A team from Microsoft Research and Carnegie Mellon University has open-sourced Project Petridish, a neural architecture search algorithm that automatically builds deep-learning models that are optimized to satisfy a variety of constraints. Using Petridish, the team achieved state-of-the-art results on the CIFAR-10 benchmark with only 2.2M parameters and five GPU-days of search time.
The algorithm and experiments are described in a paper accepted at the Neural Information Processing Systems (NeurIPS) 2020 Conference. Petridish uses a technique called forward search that starts with a human-designed "parent model" and adds layers to it. The new model is partially trained; if the new model exhibits better performance than the parent, it is fully trained and several metrics about the model are recorded---including accuracy, computation requirements, and latency---which allow users to choose a model that best fits the constraints of a problem. According to the paper's authors:
With Petridish, we seek to increase efficiency and speed in finding suitable neural architectures, making the process easier for those in the field, as well as those without expertise interested in machine learning solutions.

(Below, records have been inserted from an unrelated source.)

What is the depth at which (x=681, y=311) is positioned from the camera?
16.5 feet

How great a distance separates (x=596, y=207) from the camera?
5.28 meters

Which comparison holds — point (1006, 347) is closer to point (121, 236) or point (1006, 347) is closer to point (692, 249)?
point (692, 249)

Neural architecture search (NAS) is a subfield of automated machine-learning (AutoML). Much of the recent NAS research focuses on manually designing a search space and then sampling architectures from it; sometimes randomly, sometimes guided by optimization algorithms. NAS algorithms are usually classified as macro-search or cell-search. In the latter, the search algorithm optimizes small blocks of network layers called cells, and the final network is composed of repeated copies of the cells. Macro-search, by contrast, tries out many different overall network structures. Petridish supports both kinds of search.

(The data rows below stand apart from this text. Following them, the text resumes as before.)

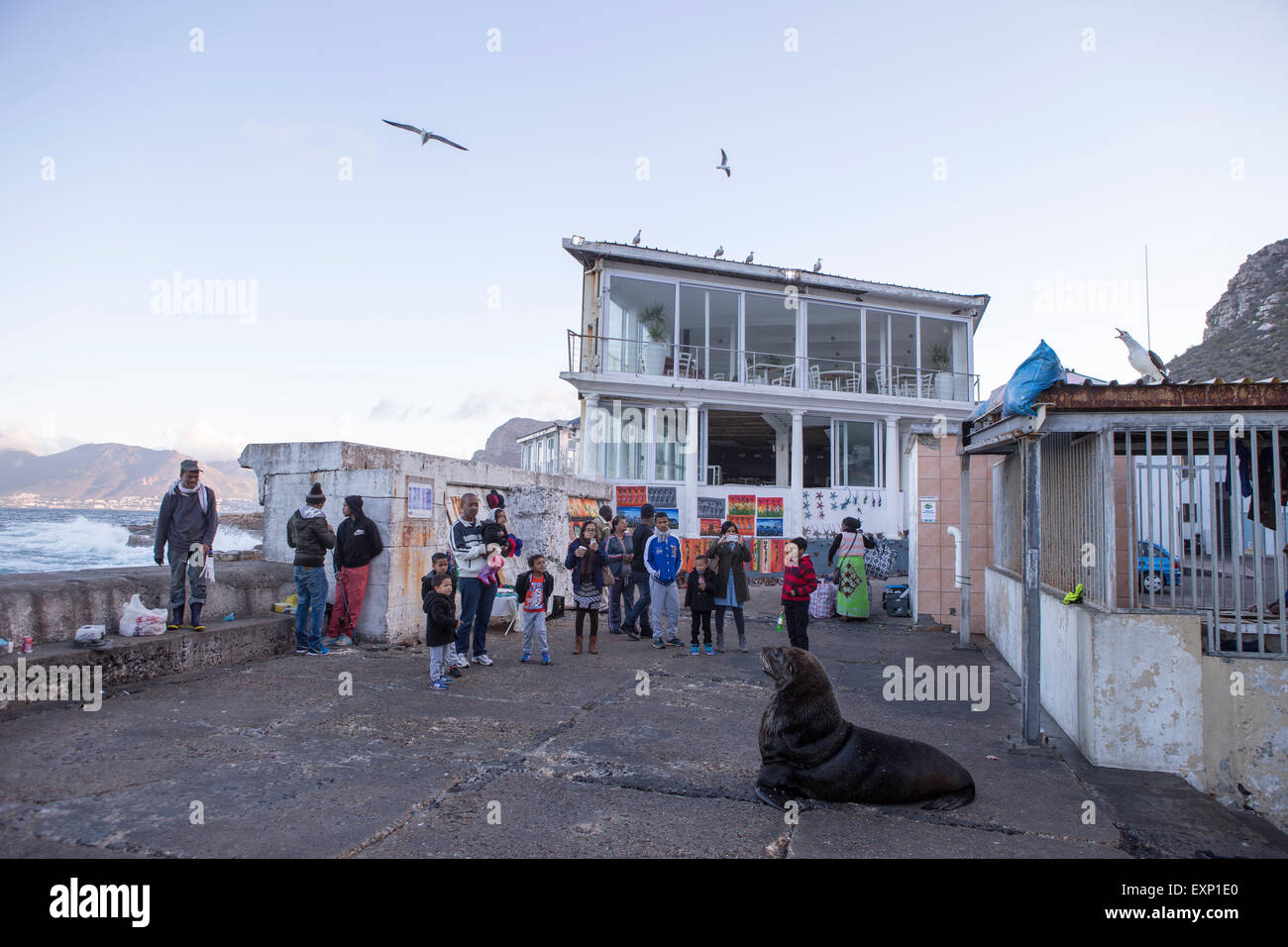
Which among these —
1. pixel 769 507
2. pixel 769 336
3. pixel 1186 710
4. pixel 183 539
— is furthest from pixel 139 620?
pixel 769 336

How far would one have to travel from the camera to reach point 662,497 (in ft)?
64.5

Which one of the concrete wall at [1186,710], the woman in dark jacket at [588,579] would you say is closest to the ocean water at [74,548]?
the woman in dark jacket at [588,579]

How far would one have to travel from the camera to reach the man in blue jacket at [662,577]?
9516 millimetres

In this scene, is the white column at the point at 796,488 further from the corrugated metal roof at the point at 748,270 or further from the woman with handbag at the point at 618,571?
the woman with handbag at the point at 618,571

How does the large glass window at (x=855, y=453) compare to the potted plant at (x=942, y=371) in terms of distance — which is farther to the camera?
the potted plant at (x=942, y=371)

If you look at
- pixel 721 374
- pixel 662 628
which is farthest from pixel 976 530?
pixel 721 374

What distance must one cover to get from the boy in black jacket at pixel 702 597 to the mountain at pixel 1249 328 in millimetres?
35360

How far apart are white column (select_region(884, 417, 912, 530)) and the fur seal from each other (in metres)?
17.4

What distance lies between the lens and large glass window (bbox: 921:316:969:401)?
23531mm

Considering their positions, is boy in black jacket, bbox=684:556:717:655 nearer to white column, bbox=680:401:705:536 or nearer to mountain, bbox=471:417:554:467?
white column, bbox=680:401:705:536

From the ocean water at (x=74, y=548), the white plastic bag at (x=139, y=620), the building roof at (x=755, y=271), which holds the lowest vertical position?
the ocean water at (x=74, y=548)

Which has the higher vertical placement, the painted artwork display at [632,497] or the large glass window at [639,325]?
the large glass window at [639,325]

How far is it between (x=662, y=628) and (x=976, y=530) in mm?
4812
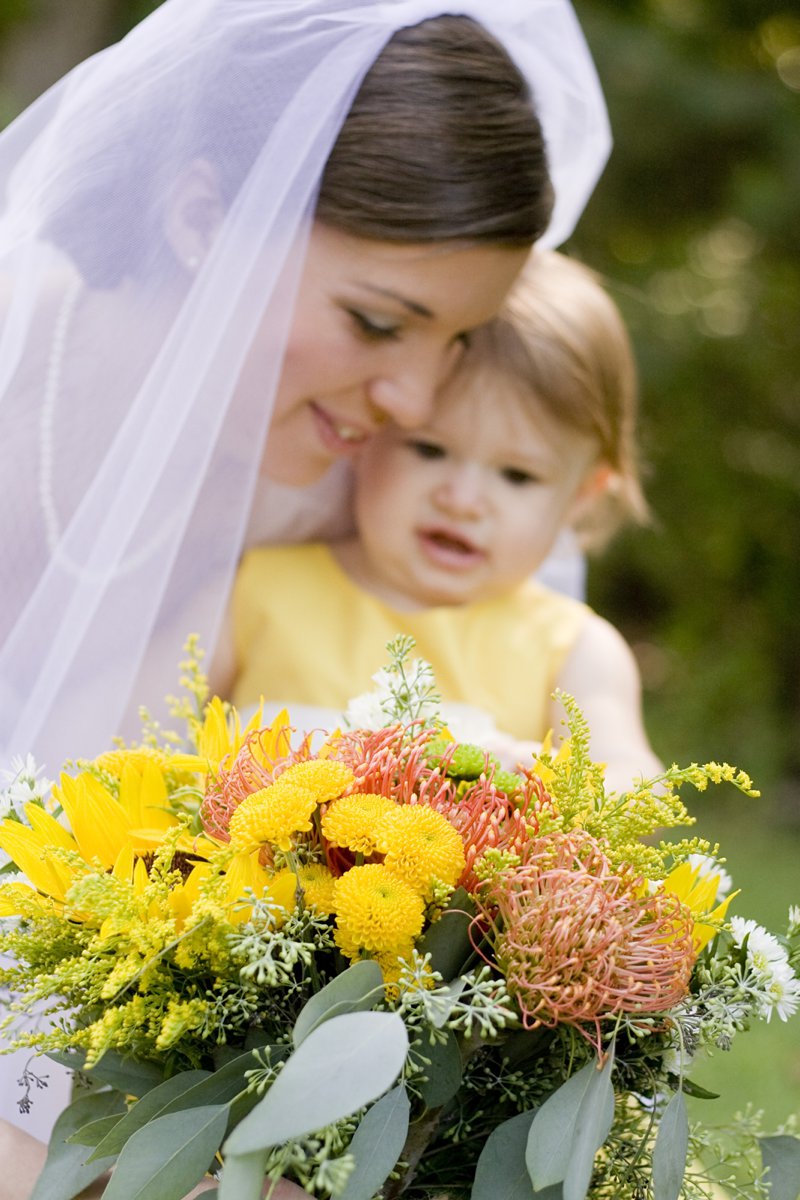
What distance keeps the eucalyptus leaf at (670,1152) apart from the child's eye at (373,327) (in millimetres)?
1260

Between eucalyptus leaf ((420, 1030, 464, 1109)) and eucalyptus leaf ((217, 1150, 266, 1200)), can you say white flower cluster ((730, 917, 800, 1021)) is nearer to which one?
eucalyptus leaf ((420, 1030, 464, 1109))

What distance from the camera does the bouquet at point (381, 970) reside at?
1.05m

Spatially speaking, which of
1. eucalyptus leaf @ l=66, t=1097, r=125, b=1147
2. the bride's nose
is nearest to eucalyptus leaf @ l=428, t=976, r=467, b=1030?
eucalyptus leaf @ l=66, t=1097, r=125, b=1147

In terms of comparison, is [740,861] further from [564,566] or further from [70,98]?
[70,98]

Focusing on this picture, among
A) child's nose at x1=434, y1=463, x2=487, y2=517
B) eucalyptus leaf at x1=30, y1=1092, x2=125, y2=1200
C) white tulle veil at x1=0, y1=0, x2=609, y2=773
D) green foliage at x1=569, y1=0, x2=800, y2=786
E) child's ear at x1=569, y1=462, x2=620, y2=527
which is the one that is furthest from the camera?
green foliage at x1=569, y1=0, x2=800, y2=786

Petridish's algorithm is inspired by gradient boosting techniques, where "weak" models are iteratively added to an ensemble to produce a stronger model; the next weak model chosen is the one that best matches the gradient of the prediction error in the current model. Likewise, Petridish starts with an initial model and iteratively improves it by adding layers chosen from a set of candidate layers; the layers chosen are those that best reduce the training loss. Once candidate layers are identified, the modified model is trained to convergence and becomes the new "parent" and the process repeats.
After Petridish trains a model to completion, it records performance metrics such as accuracy on a test dataset, vs. cost metrics such as the number of model parameters or number of computations. AI models designers usually must make tradeoffs between cost and performance, and Petridish produces a scatterplot of the models showing their location in this space; the plot also shows the Pareto frontier, where the best models are found for a given value of one of the metrics.
To test the effectiveness of their algorithm, the team used Petridish to design networks for the CIFAR-10 image-recognition task. Using macro-search, Petridish found a model that achieved a 2.85% error rate using only 2.2M parameters, which according to the team is "significantly better than previous macro search results." Cell-search produced similar results, and the average search time for models was around 10 GPU-days.
Petridish is implemented in TensorFlow and the source code is available on GitHub. The team notes that the code is "under active development," and they plan to release a version based on PyTorch in the near future.